In the government of Kursk, for example, a nobleman by the name of Emnich, presented to an Assembly of the Nobles a detailed report concerning the necessary reforms in Russia. In his report, he advocated the restoration of the institution of serfdom by means of a law which would forbid peasants to travel away from the place where they live. Such a condition would help the noble land-owners to build up their estates, as they would have a sufficient supply of cheap agricultural labor.

The same mediæval note was sounded only a year before the War in a report drawn up by a group of noblemen of the government of Poltava. The report pointed out the incalculable injury done to the interests of the Russian gentry by the introduction of banks and railroads, for these institutions "undermine the foundation of the existing political order," besides being "a menace to the State, as well as to the interests of the gentry."

If we add to these mediæval projects a conception of "nationalism," which would dispose, by extermination, of fifteen millions of "foreign" nationalities, such as Jews, Finns, Armenians, etc., we should have a complete picture of the social and political beliefs of the Russian ultra-reactionaries. It would be absurd to believe that such a program has the slightest chance of becoming the leading factor in the political life of Russia.
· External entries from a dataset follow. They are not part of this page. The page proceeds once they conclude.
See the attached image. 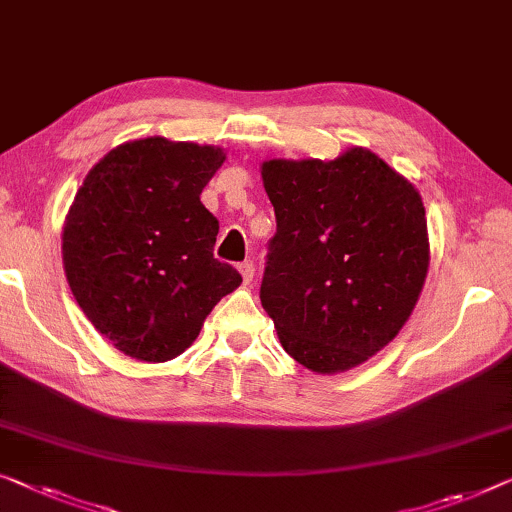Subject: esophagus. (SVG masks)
Masks as SVG:
<instances>
[{
    "mask_svg": "<svg viewBox=\"0 0 512 512\" xmlns=\"http://www.w3.org/2000/svg\"><path fill=\"white\" fill-rule=\"evenodd\" d=\"M239 273H241L243 282H246V285H250V282H253V276H255V262H253V259H246V262H241L239 264Z\"/></svg>",
    "mask_w": 512,
    "mask_h": 512,
    "instance_id": "34e87169",
    "label": "esophagus"
}]
</instances>
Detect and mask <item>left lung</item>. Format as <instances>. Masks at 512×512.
<instances>
[{"mask_svg":"<svg viewBox=\"0 0 512 512\" xmlns=\"http://www.w3.org/2000/svg\"><path fill=\"white\" fill-rule=\"evenodd\" d=\"M276 211L259 299L280 345L319 375L352 370L407 322L430 264L418 190L363 147L262 163Z\"/></svg>","mask_w":512,"mask_h":512,"instance_id":"8db88e82","label":"left lung"}]
</instances>
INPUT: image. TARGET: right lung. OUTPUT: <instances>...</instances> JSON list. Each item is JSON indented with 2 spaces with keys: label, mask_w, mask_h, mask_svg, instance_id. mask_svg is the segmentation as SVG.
I'll return each instance as SVG.
<instances>
[{
  "label": "right lung",
  "mask_w": 512,
  "mask_h": 512,
  "mask_svg": "<svg viewBox=\"0 0 512 512\" xmlns=\"http://www.w3.org/2000/svg\"><path fill=\"white\" fill-rule=\"evenodd\" d=\"M225 151L144 137L91 167L68 209L61 255L75 301L119 352L163 363L193 345L241 285L218 262V220L200 202Z\"/></svg>",
  "instance_id": "obj_1"
}]
</instances>
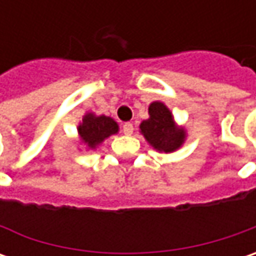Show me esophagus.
I'll use <instances>...</instances> for the list:
<instances>
[{
	"label": "esophagus",
	"instance_id": "esophagus-1",
	"mask_svg": "<svg viewBox=\"0 0 256 256\" xmlns=\"http://www.w3.org/2000/svg\"><path fill=\"white\" fill-rule=\"evenodd\" d=\"M122 132L125 135H132L134 132V125L131 122H125L122 125Z\"/></svg>",
	"mask_w": 256,
	"mask_h": 256
}]
</instances>
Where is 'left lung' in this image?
<instances>
[{
	"instance_id": "left-lung-1",
	"label": "left lung",
	"mask_w": 256,
	"mask_h": 256,
	"mask_svg": "<svg viewBox=\"0 0 256 256\" xmlns=\"http://www.w3.org/2000/svg\"><path fill=\"white\" fill-rule=\"evenodd\" d=\"M148 120L140 124V132L155 151L172 154L178 151L186 140V130L174 120L171 110L161 101H154L148 106Z\"/></svg>"
}]
</instances>
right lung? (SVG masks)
<instances>
[{
	"label": "right lung",
	"instance_id": "add662e5",
	"mask_svg": "<svg viewBox=\"0 0 256 256\" xmlns=\"http://www.w3.org/2000/svg\"><path fill=\"white\" fill-rule=\"evenodd\" d=\"M80 142L84 145L86 150H96L101 144L115 135L120 131L118 122L106 115H95L94 112H86L82 121L76 126Z\"/></svg>",
	"mask_w": 256,
	"mask_h": 256
}]
</instances>
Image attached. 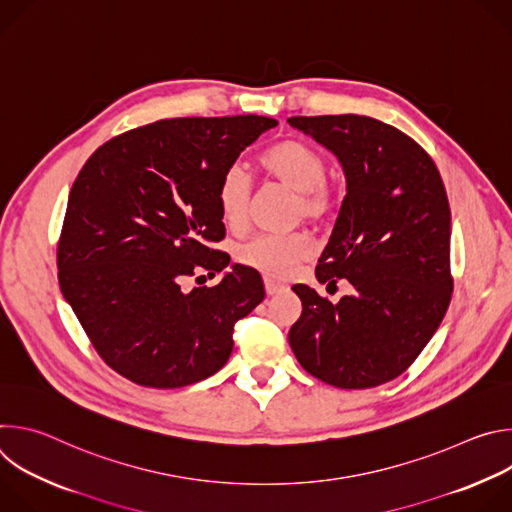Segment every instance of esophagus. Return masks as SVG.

Despite their present position at the top of the political ladder, it is more than probable that they will soon be eliminated as a political power. Every war that Russia has fought wrought tremendous changes in the country. The War of 1812 spread liberal ideas among the upper classes of Russia. The Crimean War was followed by the emancipation of the serfs, while the Russo-Japanese War carried Russia just beyond the threshold of constitutionalism. The European War may mean the ultimate triumph of democracy in Russia. Whatever may happen, there will scarcely be room in the political life of Russia for the mediæval ideas of her reactionaries.